As of 2018, Benge has recorded collaborative albums under the following names: Volume (with Richard Lee and Paul Elliott), Tennis (with Douglas Benford), Stendec (with Paul Merritt), Oblong (with Dave Nice and Sid Stronach), Wrangler (with Phil Winter of Tunng, and Stephen Mallinder), Fader (with Neil Arthur), Creep Show (with Wrangler and John Grant), as well as his continuing work with John Foxx as The Maths. His production and writing credits include Serafina Steer, The Magnetic North, Hannah Peel, Laura J Martin, Gazelle Twin, I Speak Machine, Lone Taxidermist and Blancmange. In 2017 Benge began working with John Grant on his fourth solo album. This album entitled Love Is Magic was released on 12 October 2018.

The trio of Benge, Vince Clarke and Neil Arthur as the supergroup Doublespeak released their self-titled debut album on 29 May 2026.

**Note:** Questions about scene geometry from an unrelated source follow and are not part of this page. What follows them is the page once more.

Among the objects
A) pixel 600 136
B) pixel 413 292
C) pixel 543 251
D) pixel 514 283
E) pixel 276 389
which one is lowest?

==Discography of collaborative albums==
- Volume | Computer Gun | Expanding Records | 1999
- Volume | Evolver | Expanding Records | 2000
- Tennis | Wooden Sweets | Electro-Chemical Research | 2000
- Tennis | Europe on Horseback | Bip Hop | 2001
- Tennis | Furlines | Bip Hop | 2003
- Stendec | A Study of And | Expanding Records | 2004
- Smoke Fairies | Strange the Things | Concentrated People | 2005
- Oblong | Indicator | Expanding Records | 2006
- Serafina Steer | Change is Good | Static Caravan | 2010
- John Foxx & the Maths | Interplay | Metamatic Recordings | 2011
- John Foxx & the Maths | The Shape of Things | Metamatic Recordings | 2011
- John Foxx & the Maths | Evidence | Metamatic Recordings | 2012
- Wrangler | LA Spark | MemeTune | 2014
- Ghost Harmonic | Codex | Metamatic Records | 2015
- Wrangler | White Glue | MemeTune | 2016
- John Foxx & the Maths | The Bunker Tapes | Memetune | 2016
- John Foxx & the Maths | The Machine | Metamatic Recordings | 2017
- Fader | First Light | Blanc Check | 2017
- Lone Taxidermist | Trifle | MemeTune | 2017
- I Speak Machine | Zombies 1985 | Lex Records | 2017
- Blancmange | Unfurnished Rooms | Blanc Check | 2017
- Creep Show | Mr Dynamite | Bella Union | 2018
- John Grant | Love Is Magic | Bella Union | 2018
- Doublespeak | Doublespeak | 2026

==The Memetune Programme==
In 2023 Benge launched a series of 40 minute documentary episodes on his YouTube channel (https://www.youtube.com/@memetunestudio) which focus on his Memetune studio activities. Each episode is broken down into different segments, covering areas of interest such as the history of synthesisers, modular synth patching, music production and the use of vintage video gear which Benge uses to make his videos.

As of 2026 there have been 3 series of the Memetune Programme, with a total of 18 episodes.

For each six-part series, Benge publishes a hard-back colour 'Annual' to accompany and summarise the content of the episodes, which also contains a link to a musical album.